» TEXTO DE LEITURA:

★ ★ ★

Faria hoje anos minha mãe. Nasceu em 1917. Faleceu uns dias antes de completar 68 anos de vida, em 1981. Celebro a sua vida e as saudades que me deixou. Mas um dia, sem se despedir, faleceu no Hospital de Coimbra, onde esteve internada.
Há dias em que, sem dar por isso, estou a pensar como seria se ela cá estivesse. Teria a possibilidade de a abraçar, de a beijar, de a continuar a amar. Dir-lhe-ia todos os dias, até mais de uma vez, que a amava muito. Só depois das mães partirem, sabemos quanto nos fazem falta, quanto as amamos e quantas coisas ficaram por dizer. Fica uma saudade imensa, saudade feita de
silêncios, outras vezes com vontade de gritar para retirar essa saudade do
lugar que faz doer. Porque as mães vão embora para sempre? Beijinhos para o Céu querida mamã
PARA SEMPRE - Carlos Drummond de Andrade
Por que Deus
permite
que as mães vão embora?
Mãe não tem limite,
é tempo sem hora,
luz que não apaga
quando sopra o vento
e chuva desaba,
veludo escondido
na pele enrugada,
água pura, ar puro,
puro pensamento.
Morrer acontece
com o que é breve e passa
sem deixar vestígio.
Mãe, na sua graça,
é eternidade.
Por que Deus se lembra
- mistério profundo -
de tirá-la um dia?
Fosse eu Rei do Mundo,
baixava uma lei:
Mãe não morre nunca,
mãe ficará sempre
junto de seu filho
e ele, velho embora,
será pequenino
feito grão de milho.

★ ★ ★

» CONTEÚDO DA LISTAGEM:
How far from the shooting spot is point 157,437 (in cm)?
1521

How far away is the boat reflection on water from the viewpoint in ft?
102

★ ★ ★

» PROBLEMAS A RESOLVER:
(a) De acordo com o poema incluído no texto de leitura, por que razão a mãe não pertence ao que morre? Responda em uma a três frases.
(b) Reproduza, sem qualquer alteração, todo o trecho do texto de leitura desde "Mãe não tem" até "puro pensamento.", inclusive.

» RESPOSTAS POR TAREFA:
(a) Segundo o poema, morrer acontece com o que é breve e passa sem deixar vestígio. A mãe, pelo contrário, "na sua graça, é eternidade", e por isso não se enquadra naquilo que morre.

(b)
Mãe não tem limite,
é tempo sem hora,
luz que não apaga
quando sopra o vento
e chuva desaba,
veludo escondido
na pele enrugada,
água pura, ar puro,
puro pensamento.